The visual haiku is a video art form that follows the rules of haiku poetry: three short scenes, each a few seconds in length, that illuminate a moment in time. Traditional haiku finds its subject in the human experience of nature, but poets have written haiku about many other topics.
At Girls’ Voices Matter, our students will learn how to create their own visual haiku. It’s an easy, fun and endlessly creative way to make lots of beautiful, short videos.
Using a watercolor I made a few years ago and a couple of scenes of my backyard chickens, I made this haiku video last weekend. I used Adobe Premiere Pro to edit and color-correct.
The split-screen effect is an easy way to add interest to a video. Below, we’ve created three sample videos using this technique.
NOTE: we used iMovie to make these samples.
Sample 1. Basic Split-Screen effect. Screen pushes from left to right.
Sample 2. Split-Screen with right clip reversed, using “vintage” and “blast” filters.
Sample 3. Picture-in-picture effect using “silent era” filter.
At Digital Storytelling of the Pacific Northwest’s Fall Workshop, students will learn tips and techniques that will add interest and appeal to their videos. Three of my favorites are the mirror shot, overlays and see-through animated masks. I’ve added samples of these techniques for your review below.
NOTE: I used iMovie and Adobe Premiere Pro to make these samples. During the Fall Workshop, students will learn how to use both programs.
Sample 1. The mirror shot. I added music and a fade at the end.
Sample 2. Overlay. Light leaks give this clip a unique look. I added ocean and seagull sound.
Sample 3. See-through animated mask.

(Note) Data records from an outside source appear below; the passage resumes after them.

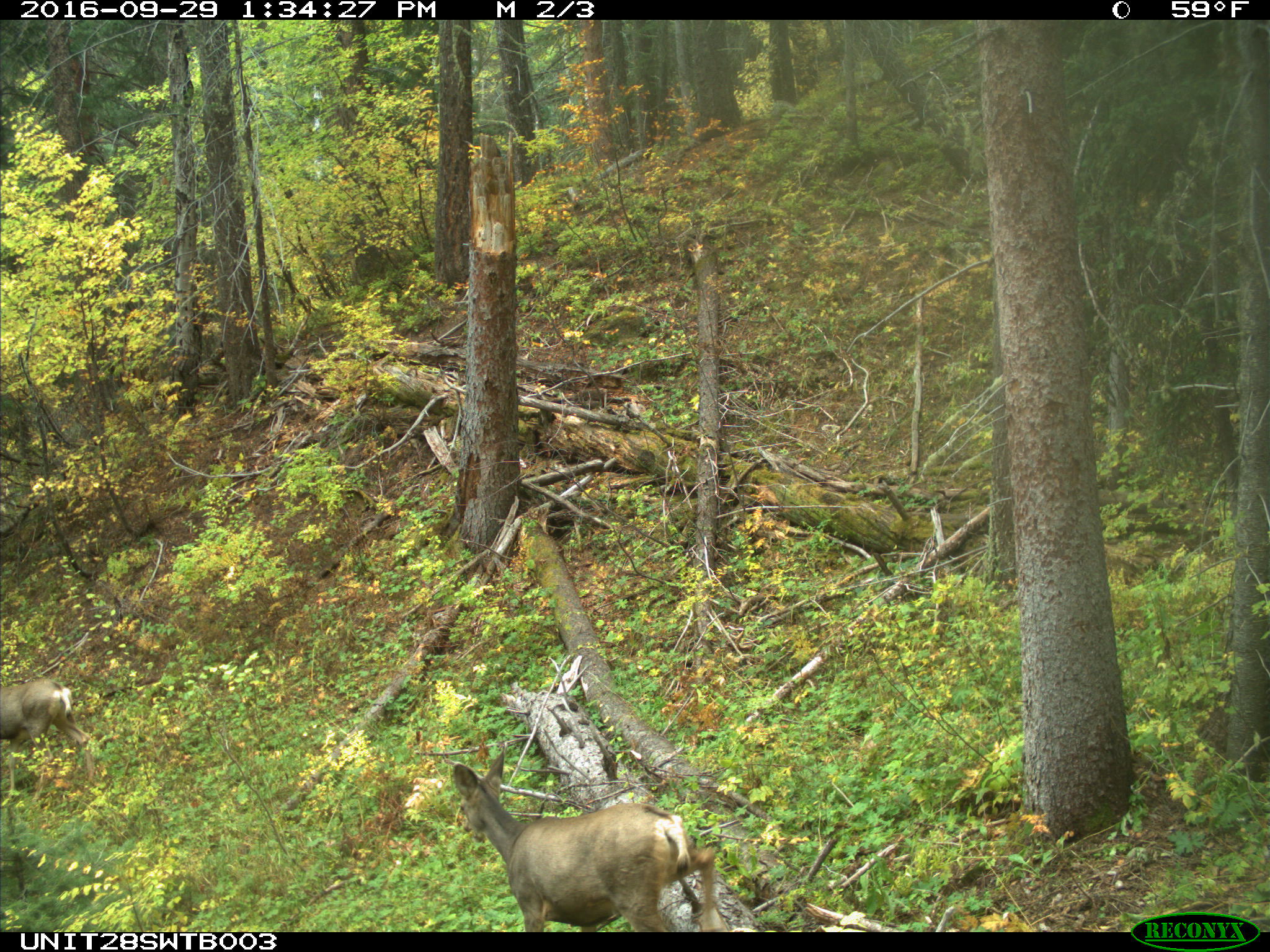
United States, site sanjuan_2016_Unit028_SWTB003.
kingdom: Animalia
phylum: Chordata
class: Mammalia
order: Artiodactyla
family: Cervidae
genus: Odocoileus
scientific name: Odocoileus hemionus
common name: mule deer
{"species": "Odocoileus hemionus (mule deer)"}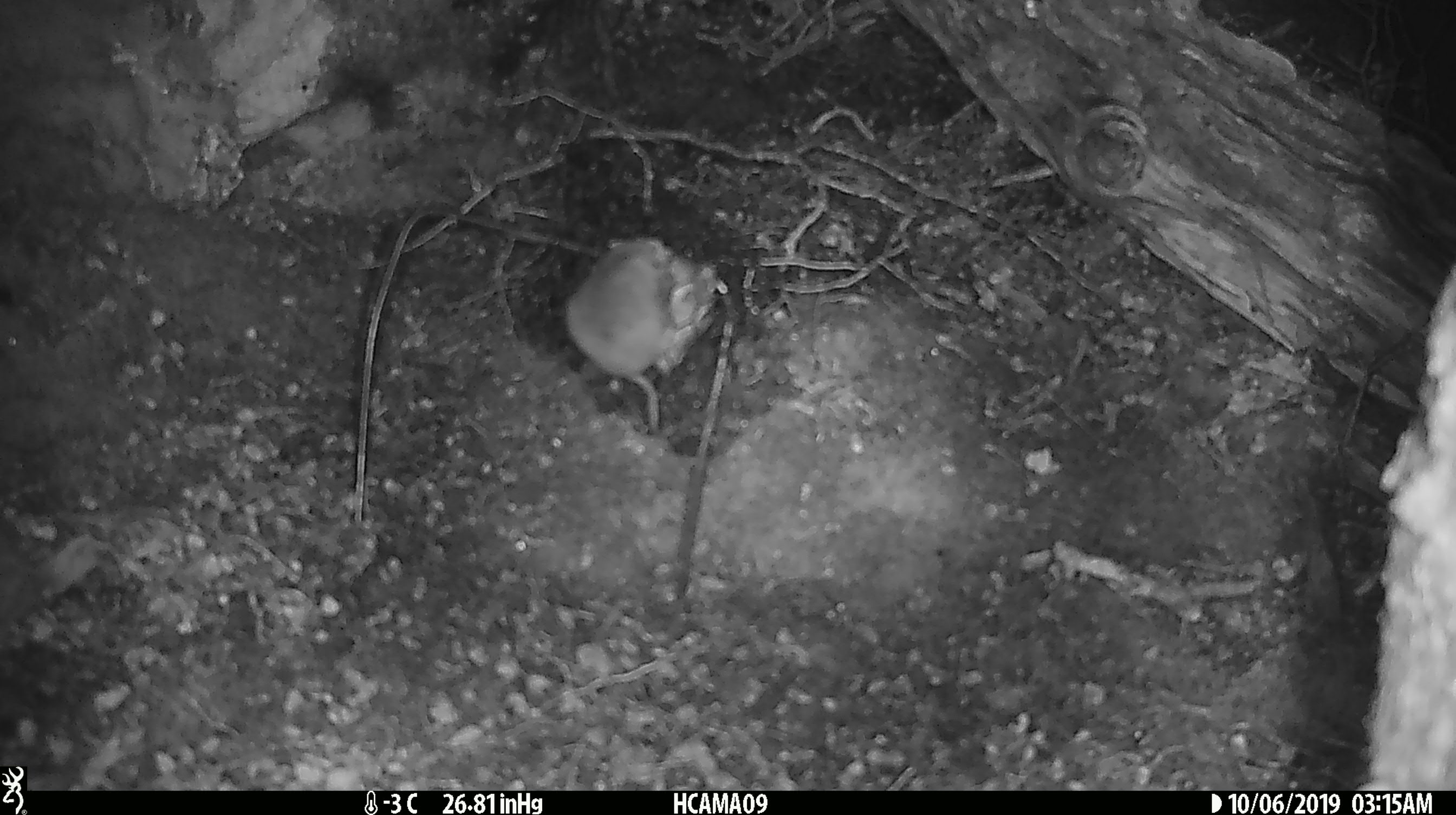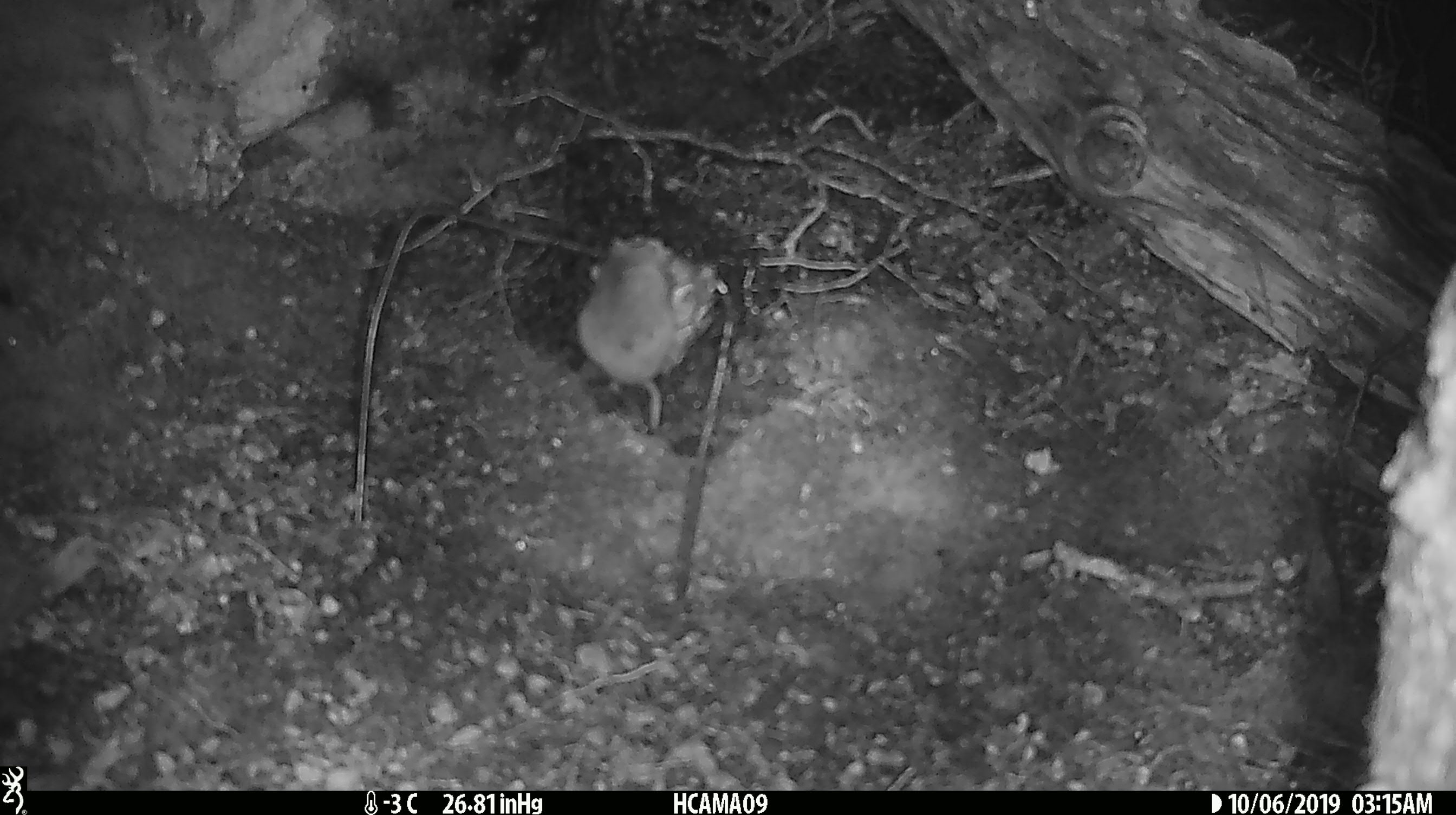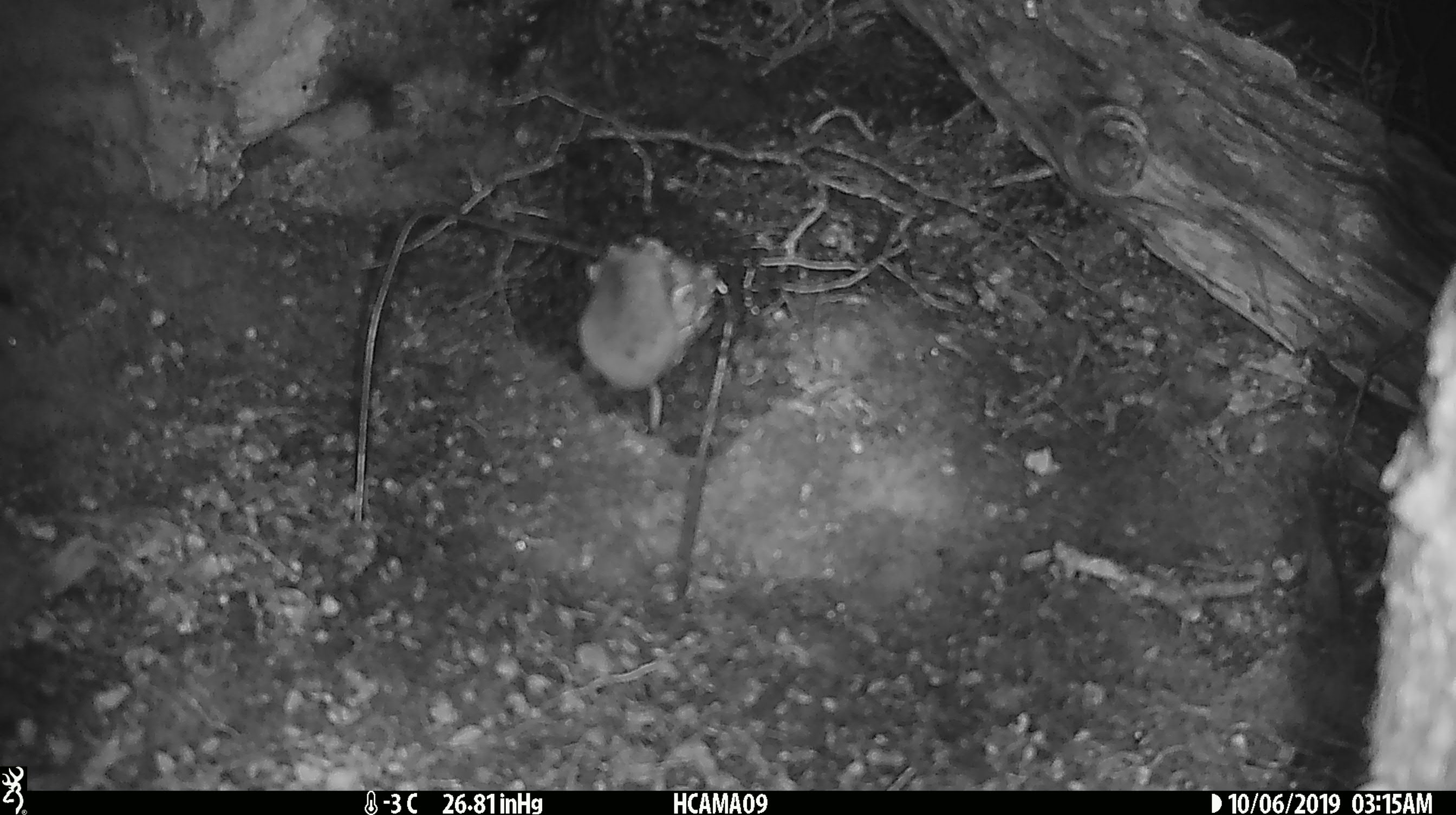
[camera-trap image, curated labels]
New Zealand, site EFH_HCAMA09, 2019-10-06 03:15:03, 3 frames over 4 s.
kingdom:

I added ocean sounds.
Telling stories and craft-making are two healthy, creative activities that benefit teen girls, helping them gain confidence in their abilities and encouraging them to try new things. One of the options we offer our students at Digital Storytelling of the Pacific Northwest is instruction in making the how-to or demonstration video.

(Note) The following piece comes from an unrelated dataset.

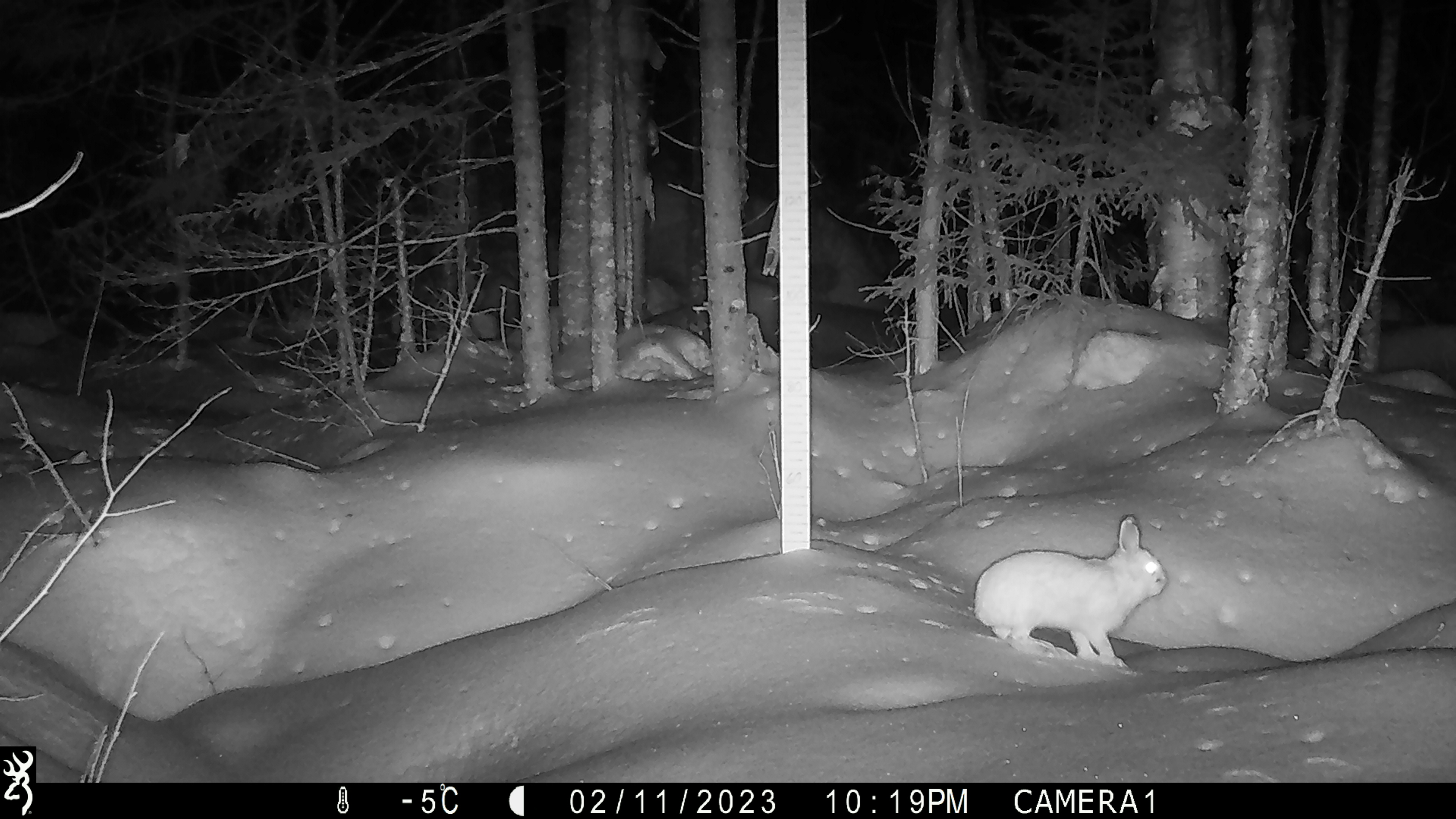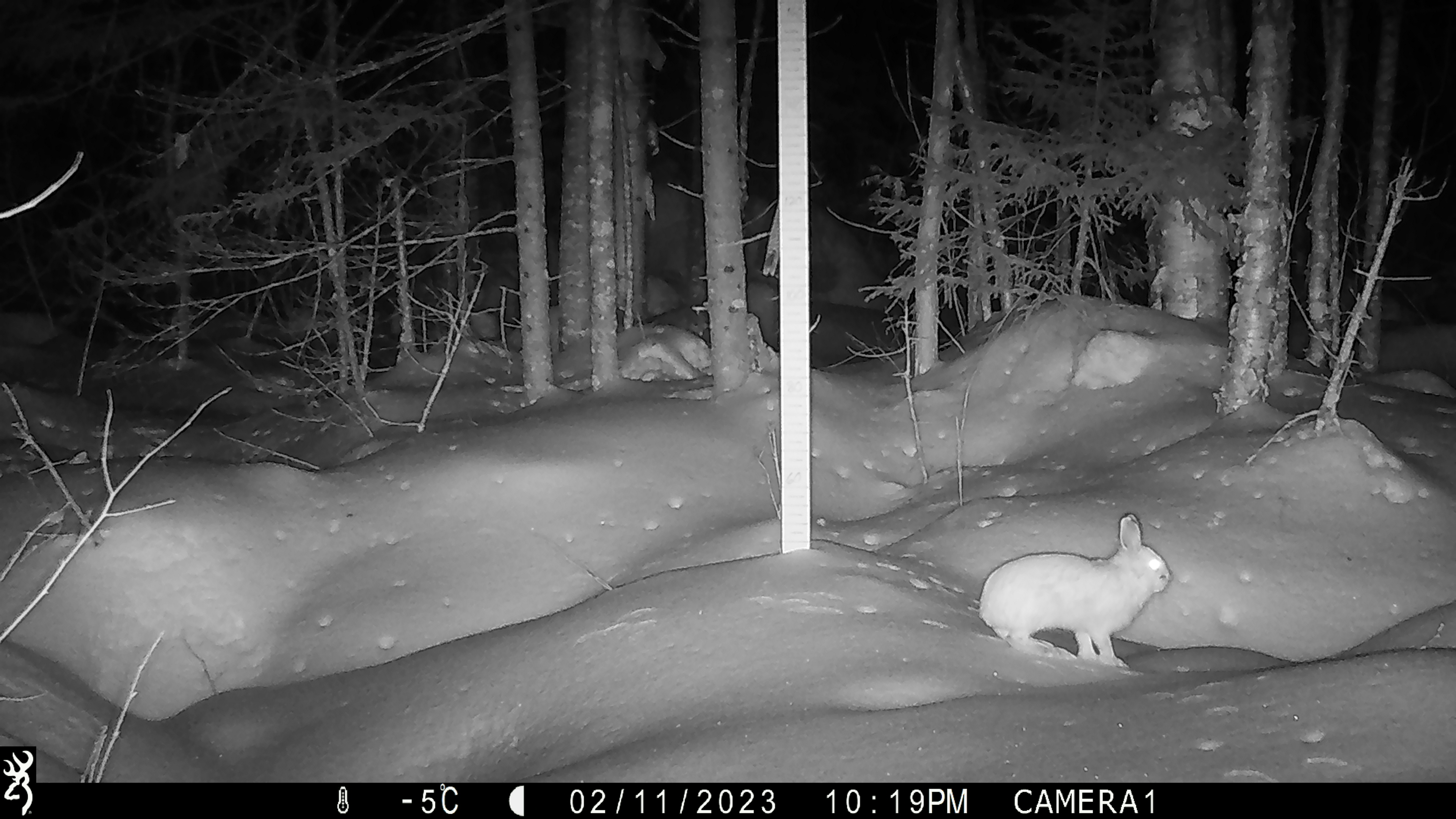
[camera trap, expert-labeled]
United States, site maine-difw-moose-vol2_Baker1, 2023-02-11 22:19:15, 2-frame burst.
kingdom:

My video “The Fairy House” is an example of a how-to, story-telling video. The inspiration came from a newspaper story about Theresa Ojibway, a woman from New Jersey who makes fairy houses. She makes tiny beds, chairs, ladders, and doors from natural materials, and leaves them in parks for children to find.
Theresa Ojibway’s story inspired me to create a video about a woman who makes fairy furniture. Over a two-week period in the summer of 2016, I did the following:
- researched photographs of Ms. Ojibway’s creations,
- made my own versions with twigs, glue, twine, fabric, and craft-store items,
- wrote the screenplay,
- filmed myself in my backyard.
It was an extremely enjoyable project, as it allowed me to fulfill the roles of screenwriter, actor (just my hands!), set designer, prop builder, videographer, editor, and producer. The only task I gave to someone else was that of narrator. A former student of mine allowed me to record her telling the story of the Fairy House. (My son painted the fairy-mobile.)

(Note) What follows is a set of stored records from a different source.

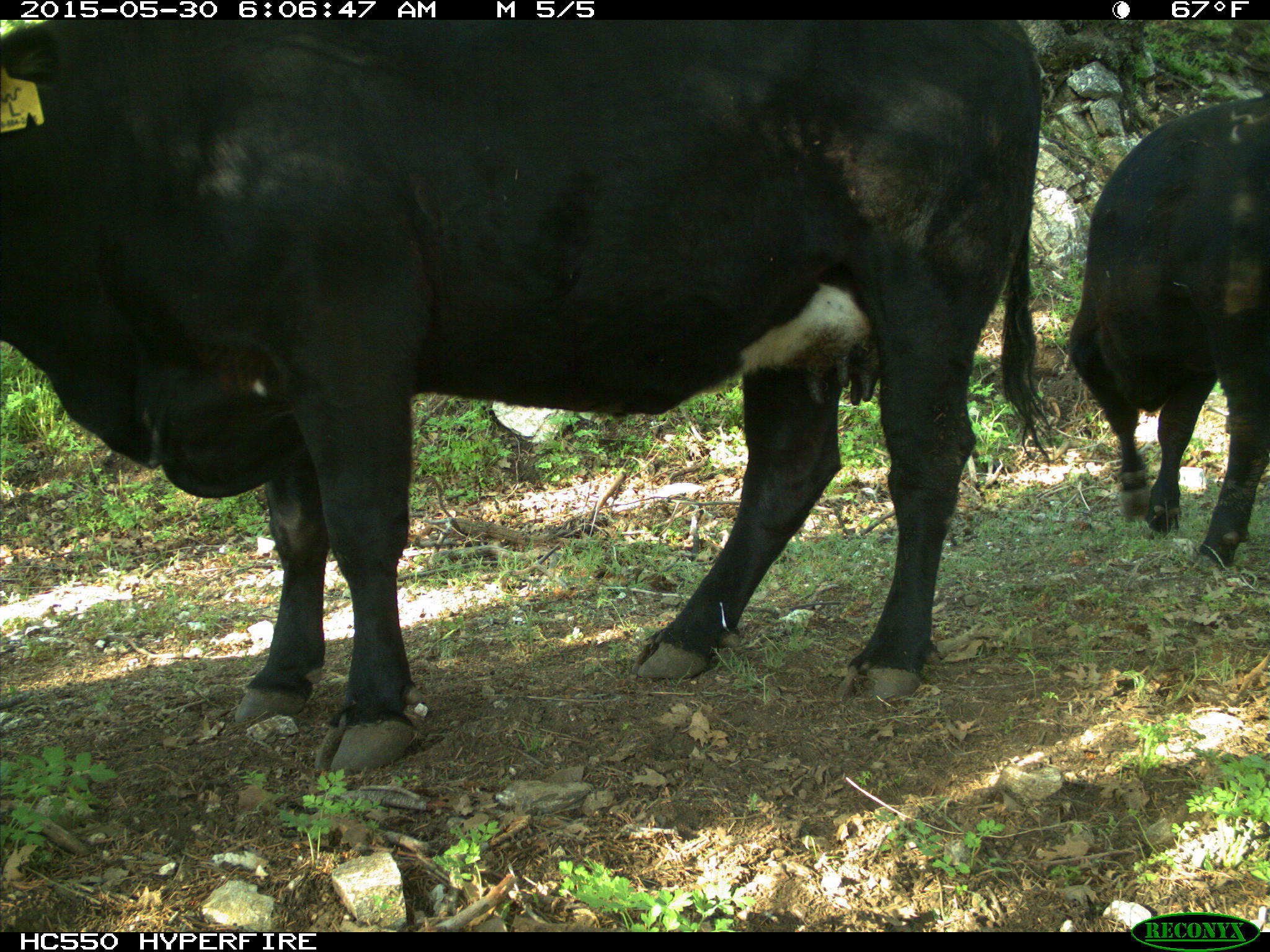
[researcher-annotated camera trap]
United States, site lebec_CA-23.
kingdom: Animalia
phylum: Chordata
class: Mammalia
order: Artiodactyla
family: Bovidae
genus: Bos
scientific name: Bos taurus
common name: domestic cow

I filmed the scenes with redwood trees in a park near my house, and since it was summer, I had to deal the hard bright light. I used various settings in Adobe Premiere’s Lumetri Color to get the dreamy, brownish look of an old book or postcard. For the furniture-building scenes, I covered a plastic table with brown postal paper and shot some of the scenes through pots of flowers.
I have lots of “blooper” video, times when the wind scattered my carefully arranged twigs, or the fragile, twiggy furniture kept falling over, or when my dog, who appears at the end, refused to stay on camera. I’ve often thought of making a video of just those scenes!